The Orbiting Dictum of a Salty Salt Ghost Beetle

I would like to address the erroneous notion that this panel somehow depicts the extinction of Polyphylla elutus, a type of June bug, in the fires of Burning Man. Come on, people! This GLP comic was published more than a month before Yost’s first encounter* with the Burning Man event in late August, 1991.

Polyphylla elutus is more commonly known as the Asinnuya or Salty Salt Ghost Beetle, although I don’t know if one should say that it is commonly known at all, since it is a rare little beast. It is closely related to the Death Valley June beetle, and its native habitat was a type of grass known as Uyashegara that grew only in a few places near the playa in the Black Rock Desert. People recently noticed (in a press release from the Center for Biological Diversity, August 2019) that the Uyashegara grass has seemingly disappeared, along with the Salty Salt Ghost Beetle. It is not certain if the two species are now extinct; the beetle had been barely studied, and the grass not at all.

Yost became familiar with the playa landscape in both the wet and the dry seasons during visits to his Aunt Rhy as a boy. The woman Yost knew as Rhy MacChesney was born as Baliye Casutti in a repressive society governed by an authoritarian Fascistic regime that was not the United States. Yost’s father had accidently helped her escape to America before Yost was born. His aid had been mostly inadvertent and rather involuntary, yet Ralph Yost still felt partly responsible for her situation, so he helped her forge a new (and illegal) identity as his half-sister.
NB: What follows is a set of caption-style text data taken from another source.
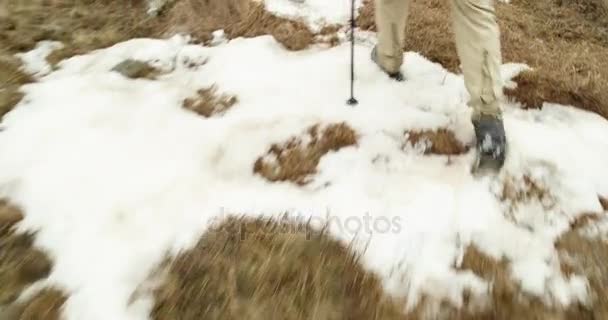 Hiker man with backpack walking on snowy trail path.Following behind legs detail.Real backpacker people adult hiking or trekking in autumn or winter in wild mountain outdoors nature,bad foggy weather. — Stock Video
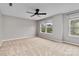 Spacious carpeted bedroom featuring a ceiling fan and natural light through windows at 12706 Ballyliffin Dr, Pineville, NC 28134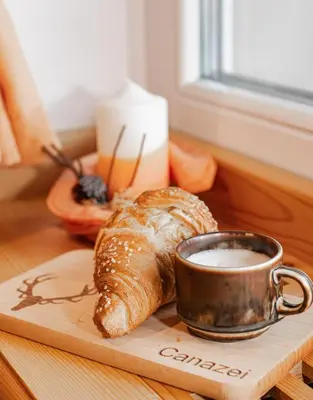 a cup of coffee and a croissant on a table at Garni Eden in Canazei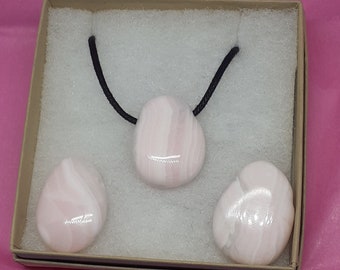May include: A set of pink and white stone jewelry, including a pendant on a black cord and two matching stones. The stones are displayed in a small, open cardboard box with white padding, set against a pink background.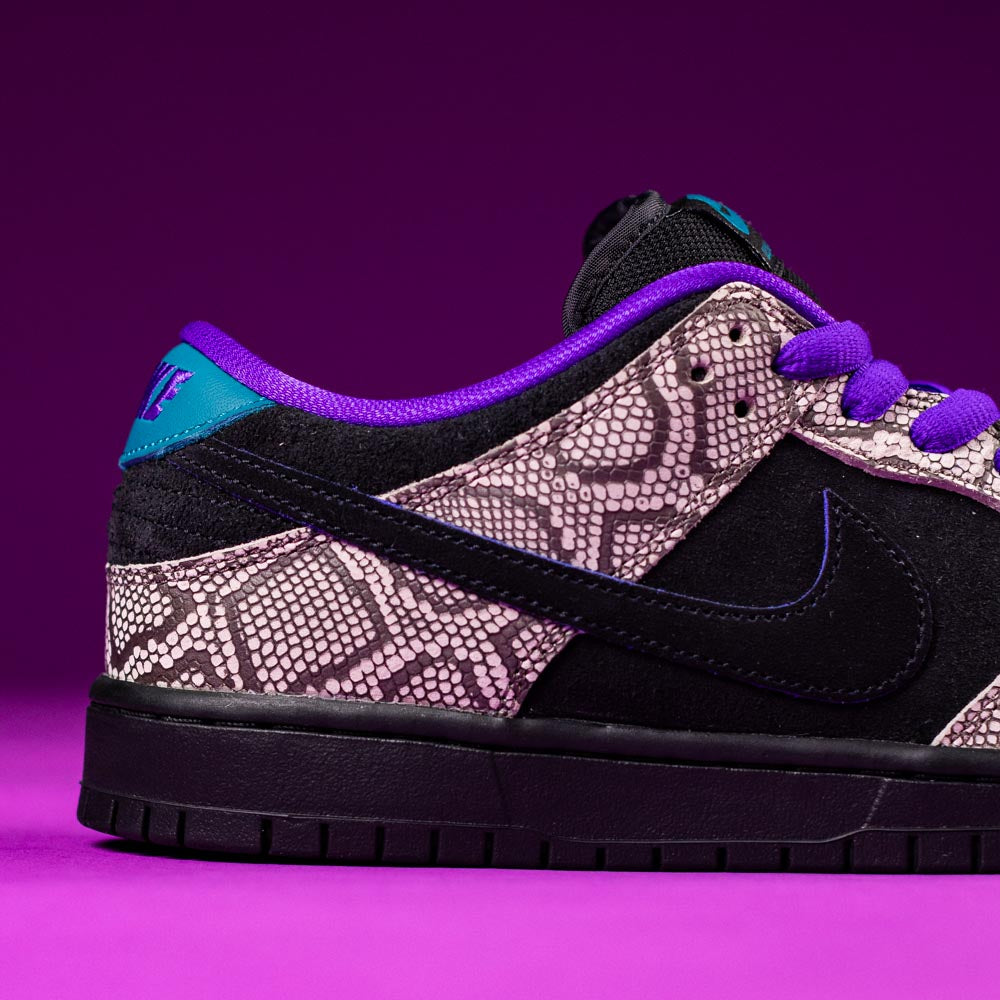 A close-up of the READ BELOW the BUTTON RAFFLE Nike SB Dashawn Jordan Dunk Low with snakeskin pattern, black suede, and purple accents, set against a vibrant purple background—perfect for your next Raffle Entry at Southside Skatepark.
The woman became Rhy MacChesney, widow of a fictitious husband she would sometimes call “my dear Herbert” or “my dear Hank”. She disappeared into the wilds of the American West for many years, but one summer when Yost was six years old, she resumed contact with Yost’s father. She wrote him a letter bragging that she was now a “wealthy woman of property” and he should visit her and bring his family. She had somehow acquired the deeds to a ghost town and an old sulfur/opal mine, and she was living near the playa in an abandoned house, which she called “a quaint Victorian fixer-upper”.

Above is the face of a Salty Salt Ghost Beetle interpreted as a mask by Alice Aroumbeyski, then adapted as a part of a composition for a stained glass window. Aroumbeyski’s greatest fame as an artist was built on her designs for stained glass, masks, tattoos and printed fabrics.

*Yost’s first Burning Man experience was a positive one, but in subsequent years the joys of the event sharply declined. He attended a total of four festivals over five years, until his last Burning Man in 1996, which he described as “mostly tedious, occasionally horrific”.